EXERCISE MATERIALS →
= Beginning of Section =

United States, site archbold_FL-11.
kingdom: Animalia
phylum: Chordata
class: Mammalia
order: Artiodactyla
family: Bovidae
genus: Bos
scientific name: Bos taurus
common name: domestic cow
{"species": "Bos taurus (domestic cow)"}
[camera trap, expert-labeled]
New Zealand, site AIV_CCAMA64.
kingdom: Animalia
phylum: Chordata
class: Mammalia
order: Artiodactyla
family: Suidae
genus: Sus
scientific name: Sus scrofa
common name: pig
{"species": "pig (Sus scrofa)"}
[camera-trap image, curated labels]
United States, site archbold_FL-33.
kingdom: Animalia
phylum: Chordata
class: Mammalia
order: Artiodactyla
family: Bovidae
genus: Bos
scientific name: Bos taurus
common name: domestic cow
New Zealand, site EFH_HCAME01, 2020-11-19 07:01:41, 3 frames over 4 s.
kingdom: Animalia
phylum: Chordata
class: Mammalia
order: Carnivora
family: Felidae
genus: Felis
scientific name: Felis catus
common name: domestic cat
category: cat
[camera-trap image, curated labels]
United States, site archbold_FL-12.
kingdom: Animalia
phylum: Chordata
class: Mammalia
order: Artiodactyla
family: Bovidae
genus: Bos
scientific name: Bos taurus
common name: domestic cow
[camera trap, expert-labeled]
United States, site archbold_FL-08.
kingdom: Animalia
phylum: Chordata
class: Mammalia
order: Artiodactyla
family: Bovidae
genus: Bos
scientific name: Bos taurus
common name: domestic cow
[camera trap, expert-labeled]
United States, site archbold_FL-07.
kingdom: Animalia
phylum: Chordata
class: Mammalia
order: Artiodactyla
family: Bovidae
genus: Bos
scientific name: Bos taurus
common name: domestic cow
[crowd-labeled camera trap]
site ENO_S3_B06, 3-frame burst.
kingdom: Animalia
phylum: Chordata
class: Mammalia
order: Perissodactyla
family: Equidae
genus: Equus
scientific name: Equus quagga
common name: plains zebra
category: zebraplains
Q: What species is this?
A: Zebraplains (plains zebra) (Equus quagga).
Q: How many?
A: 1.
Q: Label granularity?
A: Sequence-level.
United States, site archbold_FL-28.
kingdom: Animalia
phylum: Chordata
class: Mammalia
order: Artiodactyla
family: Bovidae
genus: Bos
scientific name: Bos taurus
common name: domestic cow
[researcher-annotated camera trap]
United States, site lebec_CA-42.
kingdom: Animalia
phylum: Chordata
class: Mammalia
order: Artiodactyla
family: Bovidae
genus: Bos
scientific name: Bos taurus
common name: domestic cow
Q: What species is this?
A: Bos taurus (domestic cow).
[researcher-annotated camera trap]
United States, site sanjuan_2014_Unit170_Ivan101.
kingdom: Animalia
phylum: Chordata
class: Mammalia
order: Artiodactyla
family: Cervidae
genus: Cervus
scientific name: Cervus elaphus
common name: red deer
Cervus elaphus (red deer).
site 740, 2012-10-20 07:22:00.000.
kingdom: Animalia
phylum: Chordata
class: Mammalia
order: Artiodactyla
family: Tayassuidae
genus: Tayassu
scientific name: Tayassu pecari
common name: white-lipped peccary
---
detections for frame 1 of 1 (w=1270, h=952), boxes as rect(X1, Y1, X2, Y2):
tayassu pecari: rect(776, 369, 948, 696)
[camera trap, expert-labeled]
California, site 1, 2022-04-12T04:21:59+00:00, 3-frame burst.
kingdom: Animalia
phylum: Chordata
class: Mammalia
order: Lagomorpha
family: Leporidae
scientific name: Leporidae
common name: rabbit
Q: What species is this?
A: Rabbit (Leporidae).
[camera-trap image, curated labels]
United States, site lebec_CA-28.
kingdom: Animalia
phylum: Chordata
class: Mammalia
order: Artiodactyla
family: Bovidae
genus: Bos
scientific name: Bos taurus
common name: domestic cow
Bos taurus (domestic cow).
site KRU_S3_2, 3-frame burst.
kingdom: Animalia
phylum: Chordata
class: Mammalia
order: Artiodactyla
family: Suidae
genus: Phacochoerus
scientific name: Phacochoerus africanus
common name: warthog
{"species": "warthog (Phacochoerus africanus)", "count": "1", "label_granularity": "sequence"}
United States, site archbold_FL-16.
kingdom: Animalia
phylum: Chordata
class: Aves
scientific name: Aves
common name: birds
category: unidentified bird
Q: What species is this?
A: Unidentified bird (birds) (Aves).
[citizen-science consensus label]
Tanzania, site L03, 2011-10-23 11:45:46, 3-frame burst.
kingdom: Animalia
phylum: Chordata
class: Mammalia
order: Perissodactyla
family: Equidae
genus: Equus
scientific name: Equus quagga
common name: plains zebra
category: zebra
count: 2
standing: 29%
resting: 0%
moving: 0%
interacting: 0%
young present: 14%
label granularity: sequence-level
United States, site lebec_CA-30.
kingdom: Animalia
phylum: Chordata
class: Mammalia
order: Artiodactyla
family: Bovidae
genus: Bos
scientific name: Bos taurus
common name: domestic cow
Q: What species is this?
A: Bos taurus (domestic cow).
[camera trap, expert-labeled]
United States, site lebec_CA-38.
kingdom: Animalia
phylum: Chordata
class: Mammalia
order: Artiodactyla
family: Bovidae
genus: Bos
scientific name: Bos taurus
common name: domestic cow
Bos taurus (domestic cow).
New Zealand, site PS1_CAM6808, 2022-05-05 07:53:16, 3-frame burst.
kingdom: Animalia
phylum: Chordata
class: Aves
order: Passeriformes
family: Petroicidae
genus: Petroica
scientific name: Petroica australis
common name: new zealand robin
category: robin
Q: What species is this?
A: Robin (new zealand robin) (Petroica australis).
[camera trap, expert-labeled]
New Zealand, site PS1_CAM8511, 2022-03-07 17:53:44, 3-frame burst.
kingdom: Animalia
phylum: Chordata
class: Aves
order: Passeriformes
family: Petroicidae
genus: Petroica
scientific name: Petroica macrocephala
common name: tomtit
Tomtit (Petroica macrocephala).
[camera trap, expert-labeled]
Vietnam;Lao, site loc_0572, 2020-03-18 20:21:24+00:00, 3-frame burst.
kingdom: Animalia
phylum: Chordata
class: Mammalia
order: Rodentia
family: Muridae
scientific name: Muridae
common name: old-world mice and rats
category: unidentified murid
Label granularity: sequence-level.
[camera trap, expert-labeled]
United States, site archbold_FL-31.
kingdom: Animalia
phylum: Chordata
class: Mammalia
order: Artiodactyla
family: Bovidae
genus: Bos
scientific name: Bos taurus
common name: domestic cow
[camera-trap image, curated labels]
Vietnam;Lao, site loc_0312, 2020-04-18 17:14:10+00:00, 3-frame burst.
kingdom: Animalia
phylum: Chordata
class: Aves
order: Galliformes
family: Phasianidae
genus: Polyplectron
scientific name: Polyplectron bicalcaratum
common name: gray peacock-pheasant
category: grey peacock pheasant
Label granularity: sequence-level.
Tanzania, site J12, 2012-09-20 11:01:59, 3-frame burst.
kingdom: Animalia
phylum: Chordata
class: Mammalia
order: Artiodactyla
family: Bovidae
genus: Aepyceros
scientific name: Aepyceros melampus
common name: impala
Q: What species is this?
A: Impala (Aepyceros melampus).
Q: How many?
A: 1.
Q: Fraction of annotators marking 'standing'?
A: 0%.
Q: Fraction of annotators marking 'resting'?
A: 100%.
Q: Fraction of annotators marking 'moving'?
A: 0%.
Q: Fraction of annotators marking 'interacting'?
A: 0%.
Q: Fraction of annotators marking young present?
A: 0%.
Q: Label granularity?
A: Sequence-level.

= End of Section =

PROBLEM REQUIREMENTS → Write the complete data out, exactly as above.

EXPECTED ANSWER →
United States, site archbold_FL-11.
kingdom: Animalia
phylum: Chordata
class: Mammalia
order: Artiodactyla
family: Bovidae
genus: Bos
scientific name: Bos taurus
common name: domestic cow
{"species": "Bos taurus (domestic cow)"}
[camera trap, expert-labeled]
New Zealand, site AIV_CCAMA64.
kingdom: Animalia
phylum: Chordata
class: Mammalia
order: Artiodactyla
family: Suidae
genus: Sus
scientific name: Sus scrofa
common name: pig
{"species": "pig (Sus scrofa)"}
[camera-trap image, curated labels]
United States, site archbold_FL-33.
kingdom: Animalia
phylum: Chordata
class: Mammalia
order: Artiodactyla
family: Bovidae
genus: Bos
scientific name: Bos taurus
common name: domestic cow
New Zealand, site EFH_HCAME01, 2020-11-19 07:01:41, 3 frames over 4 s.
kingdom: Animalia
phylum: Chordata
class: Mammalia
order: Carnivora
family: Felidae
genus: Felis
scientific name: Felis catus
common name: domestic cat
category: cat
[camera-trap image, curated labels]
United States, site archbold_FL-12.
kingdom: Animalia
phylum: Chordata
class: Mammalia
order: Artiodactyla
family: Bovidae
genus: Bos
scientific name: Bos taurus
common name: domestic cow
[camera trap, expert-labeled]
United States, site archbold_FL-08.
kingdom: Animalia
phylum: Chordata
class: Mammalia
order: Artiodactyla
family: Bovidae
genus: Bos
scientific name: Bos taurus
common name: domestic cow
[camera trap, expert-labeled]
United States, site archbold_FL-07.
kingdom: Animalia
phylum: Chordata
class: Mammalia
order: Artiodactyla
family: Bovidae
genus: Bos
scientific name: Bos taurus
common name: domestic cow
[crowd-labeled camera trap]
site ENO_S3_B06, 3-frame burst.
kingdom: Animalia
phylum: Chordata
class: Mammalia
order: Perissodactyla
family: Equidae
genus: Equus
scientific name: Equus quagga
common name: plains zebra
category: zebraplains
Q: What species is this?
A: Zebraplains (plains zebra) (Equus quagga).
Q: How many?
A: 1.
Q: Label granularity?
A: Sequence-level.
United States, site archbold_FL-28.
kingdom: Animalia
phylum: Chordata
class: Mammalia
order: Artiodactyla
family: Bovidae
genus: Bos
scientific name: Bos taurus
common name: domestic cow
[researcher-annotated camera trap]
United States, site lebec_CA-42.
kingdom: Animalia
phylum: Chordata
class: Mammalia
order: Artiodactyla
family: Bovidae
genus: Bos
scientific name: Bos taurus
common name: domestic cow
Q: What species is this?
A: Bos taurus (domestic cow).
[researcher-annotated camera trap]
United States, site sanjuan_2014_Unit170_Ivan101.
kingdom: Animalia
phylum: Chordata
class: Mammalia
order: Artiodactyla
family: Cervidae
genus: Cervus
scientific name: Cervus elaphus
common name: red deer
Cervus elaphus (red deer).
site 740, 2012-10-20 07:22:00.000.
kingdom: Animalia
phylum: Chordata
class: Mammalia
order: Artiodactyla
family: Tayassuidae
genus: Tayassu
scientific name: Tayassu pecari
common name: white-lipped peccary
---
detections for frame 1 of 1 (w=1270, h=952), boxes as rect(X1, Y1, X2, Y2):
tayassu pecari: rect(776, 369, 948, 696)
[camera trap, expert-labeled]
California, site 1, 2022-04-12T04:21:59+00:00, 3-frame burst.
kingdom: Animalia
phylum: Chordata
class: Mammalia
order: Lagomorpha
family: Leporidae
scientific name: Leporidae
common name: rabbit
Q: What species is this?
A: Rabbit (Leporidae).
[camera-trap image, curated labels]
United States, site lebec_CA-28.
kingdom: Animalia
phylum: Chordata
class: Mammalia
order: Artiodactyla
family: Bovidae
genus: Bos
scientific name: Bos taurus
common name: domestic cow
Bos taurus (domestic cow).
site KRU_S3_2, 3-frame burst.
kingdom: Animalia
phylum: Chordata
class: Mammalia
order: Artiodactyla
family: Suidae
genus: Phacochoerus
scientific name: Phacochoerus africanus
common name: warthog
{"species": "warthog (Phacochoerus africanus)", "count": "1", "label_granularity": "sequence"}
United States, site archbold_FL-16.
kingdom: Animalia
phylum: Chordata
class: Aves
scientific name: Aves
common name: birds
category: unidentified bird
Q: What species is this?
A: Unidentified bird (birds) (Aves).
[citizen-science consensus label]
Tanzania, site L03, 2011-10-23 11:45:46, 3-frame burst.
kingdom: Animalia
phylum: Chordata
class: Mammalia
order: Perissodactyla
family: Equidae
genus: Equus
scientific name: Equus quagga
common name: plains zebra
category: zebra
count: 2
standing: 29%
resting: 0%
moving: 0%
interacting: 0%
young present: 14%
label granularity: sequence-level
United States, site lebec_CA-30.
kingdom: Animalia
phylum: Chordata
class: Mammalia
order: Artiodactyla
family: Bovidae
genus: Bos
scientific name: Bos taurus
common name: domestic cow
Q: What species is this?
A: Bos taurus (domestic cow).
[camera trap, expert-labeled]
United States, site lebec_CA-38.
kingdom: Animalia
phylum: Chordata
class: Mammalia
order: Artiodactyla
family: Bovidae
genus: Bos
scientific name: Bos taurus
common name: domestic cow
Bos taurus (domestic cow).
New Zealand, site PS1_CAM6808, 2022-05-05 07:53:16, 3-frame burst.
kingdom: Animalia
phylum: Chordata
class: Aves
order: Passeriformes
family: Petroicidae
genus: Petroica
scientific name: Petroica australis
common name: new zealand robin
category: robin
Q: What species is this?
A: Robin (new zealand robin) (Petroica australis).
[camera trap, expert-labeled]
New Zealand, site PS1_CAM8511, 2022-03-07 17:53:44, 3-frame burst.
kingdom: Animalia
phylum: Chordata
class: Aves
order: Passeriformes
family: Petroicidae
genus: Petroica
scientific name: Petroica macrocephala
common name: tomtit
Tomtit (Petroica macrocephala).
[camera trap, expert-labeled]
Vietnam;Lao, site loc_0572, 2020-03-18 20:21:24+00:00, 3-frame burst.
kingdom: Animalia
phylum: Chordata
class: Mammalia
order: Rodentia
family: Muridae
scientific name: Muridae
common name: old-world mice and rats
category: unidentified murid
Label granularity: sequence-level.
[camera trap, expert-labeled]
United States, site archbold_FL-31.
kingdom: Animalia
phylum: Chordata
class: Mammalia
order: Artiodactyla
family: Bovidae
genus: Bos
scientific name: Bos taurus
common name: domestic cow
[camera-trap image, curated labels]
Vietnam;Lao, site loc_0312, 2020-04-18 17:14:10+00:00, 3-frame burst.
kingdom: Animalia
phylum: Chordata
class: Aves
order: Galliformes
family: Phasianidae
genus: Polyplectron
scientific name: Polyplectron bicalcaratum
common name: gray peacock-pheasant
category: grey peacock pheasant
Label granularity: sequence-level.
Tanzania, site J12, 2012-09-20 11:01:59, 3-frame burst.
kingdom: Animalia
phylum: Chordata
class: Mammalia
order: Artiodactyla
family: Bovidae
genus: Aepyceros
scientific name: Aepyceros melampus
common name: impala
Q: What species is this?
A: Impala (Aepyceros melampus).
Q: How many?
A: 1.
Q: Fraction of annotators marking 'standing'?
A: 0%.
Q: Fraction of annotators marking 'resting'?
A: 100%.
Q: Fraction of annotators marking 'moving'?
A: 0%.
Q: Fraction of annotators marking 'interacting'?
A: 0%.
Q: Fraction of annotators marking young present?
A: 0%.
Q: Label granularity?
A: Sequence-level.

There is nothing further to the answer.